▶ STUDY QUESTIONS
A) Answer these questions about the forum thread on HGH, and mark your answers (i), (ii), (iii):
(i) What does the abbreviation IU stand for?
(ii) Which user asks how many IU's are in a 5mg vial?
(iii) According to VictorZ06, how many IU of IP yellows gave the same desired effect as 3IU of Serostim?
B) List every forum username that appears in the HGH thread, either as a post header or in a quote attribution.
C) Extend the forum thread about HGH potency with the next part of the discussion after VictorZ06's reply.

How come Victor?  Maybe I'm missing something but I think an IU (International Unit) of HGH is an IU of HGH like a mg of test enan is a mg of test enan regardless of brand. 

Are you saying the generic Chinese stuff is some sort of semi-fake, like it says 10IU but actually contains only 4IU?  Or that a Serostim IU is stronger than a generic IU? Or what?

Thanks.


----------



## glennmo (Sep 26, 2009)

So how many IU's per 5mg vial ? Am I right in thinking the CEL peptide fragment is for lipolysis only ?


----------



## VictorZ06 (Sep 26, 2009)

redflash said:


> How come Victor?  Maybe I'm missing something but I think an IU (International Unit) of HGH is an IU of HGH like a mg of test enan is a mg of test enan regardless of brand.
> 
> Are you saying the generic Chinese stuff is some sort of semi-fake, like it says 10IU but actually contains only 4IU?  Or that a Serostim IU is stronger than a generic IU? Or what?
> 
> Thanks.



Because the "Chinese stuff" isn't always handled correctly (it has to remain in the fridge at all times) it often looses potency bouncing around in the mail changing climates back and forth, etc.  I had some IP yellows that took 8IU to give the same desired effect as 3IU of Serostim.

Stored data entries
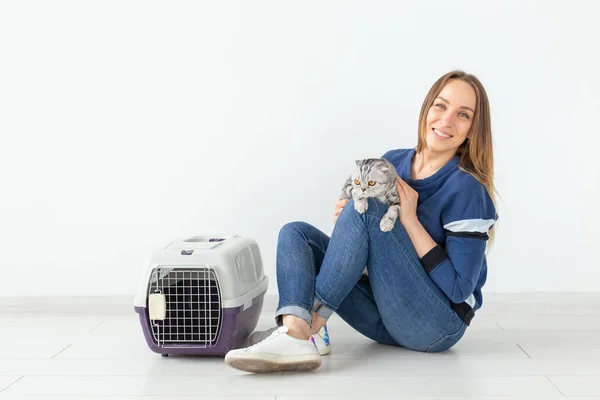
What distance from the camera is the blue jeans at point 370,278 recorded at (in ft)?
7.04

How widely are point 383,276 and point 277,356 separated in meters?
0.38

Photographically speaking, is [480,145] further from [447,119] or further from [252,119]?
[252,119]

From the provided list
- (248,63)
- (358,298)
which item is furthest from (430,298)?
(248,63)

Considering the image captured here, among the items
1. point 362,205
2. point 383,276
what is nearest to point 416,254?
point 383,276

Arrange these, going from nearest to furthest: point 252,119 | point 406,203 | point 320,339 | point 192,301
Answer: point 406,203, point 192,301, point 320,339, point 252,119

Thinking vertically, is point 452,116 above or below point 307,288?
above

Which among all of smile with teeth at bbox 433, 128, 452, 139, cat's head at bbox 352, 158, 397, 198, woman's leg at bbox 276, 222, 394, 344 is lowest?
woman's leg at bbox 276, 222, 394, 344

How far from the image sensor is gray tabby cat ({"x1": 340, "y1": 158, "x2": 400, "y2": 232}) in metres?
2.13

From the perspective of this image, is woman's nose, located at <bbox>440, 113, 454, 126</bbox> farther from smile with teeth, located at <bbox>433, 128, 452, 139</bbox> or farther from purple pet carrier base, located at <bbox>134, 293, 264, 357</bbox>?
purple pet carrier base, located at <bbox>134, 293, 264, 357</bbox>

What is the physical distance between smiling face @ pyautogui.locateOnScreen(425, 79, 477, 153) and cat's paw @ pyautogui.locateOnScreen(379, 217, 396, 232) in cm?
32

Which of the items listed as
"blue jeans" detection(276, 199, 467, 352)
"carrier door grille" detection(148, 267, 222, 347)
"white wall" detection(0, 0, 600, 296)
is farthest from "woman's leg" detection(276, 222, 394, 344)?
"white wall" detection(0, 0, 600, 296)

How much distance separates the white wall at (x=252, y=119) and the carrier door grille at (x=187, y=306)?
0.73 metres

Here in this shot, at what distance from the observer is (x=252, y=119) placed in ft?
9.80

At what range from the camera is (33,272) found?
121 inches
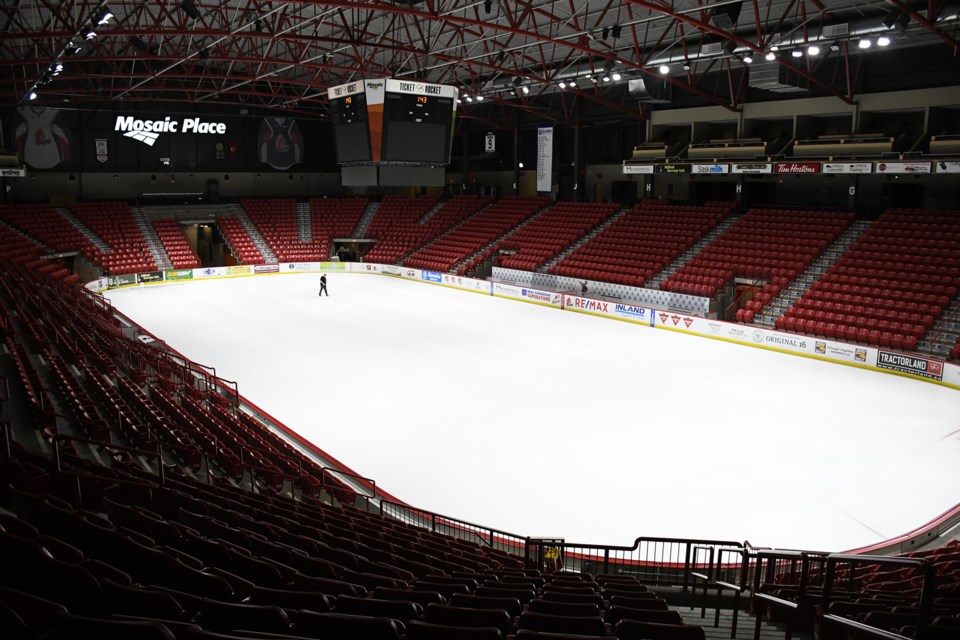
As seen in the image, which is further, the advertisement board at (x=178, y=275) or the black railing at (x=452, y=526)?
the advertisement board at (x=178, y=275)

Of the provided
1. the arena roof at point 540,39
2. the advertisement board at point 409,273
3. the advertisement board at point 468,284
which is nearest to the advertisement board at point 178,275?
the arena roof at point 540,39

▶ RESPONSES BY ITEM NUMBER
A)
(i) International Unit
(ii) glennmo
(iii) 8IU

B) glennmo, VictorZ06, redflash

C)
Serostim is an exception because unlike any other HGH, it does not have to be stored in the fridge (they have a patent on this product/process).  You have maximum potency as soon as you mix the solution.  Unlike the Chinese stuff, who knows how long it's been in the mail.  Who knows what's really in it?  I've seen too many fakes running around and honestly believe that pharm grade is worth the extra $$.  And yes, serostim is the strongest HGH I've ever got my hands on.  Hard to find and rather expensive.  I believe it's the only US made pharm grade of HGH....but I may be mistaken on that point to date.

/V


----------



## redflash (Sep 27, 2009)

Thanks Victor.  I didn't think that the dry powder had to be stored in any particular temperature range, just the solution once mixed.  If the generic stuff was the real deal when manufactured (I know that's a sizeable "if") then storage would explain why an IU is not an IU - it goes in as an accurate measure but potency is reduced due to poor handling.

All the best,

Flash


----------



## glennmo (Oct 4, 2009)

glennmo said:


> So how many IU's per 5mg vial ? Am I right in thinking the CEL peptide fragment is for lipolysis only ?



Does anyone have an idea ?


----------



## jurg (Oct 4, 2009)

5mg can be like 15iu
normal 1mg =3iu


----------



## glennmo (Oct 5, 2009)

Thnx


----------



## Didsky (Nov 1, 2009)

Hi Victor I am new on this forum, 
I am about to purchase HGH, I am in Belgium and really wondering wich product I should buy, big differences in price from one site to the other.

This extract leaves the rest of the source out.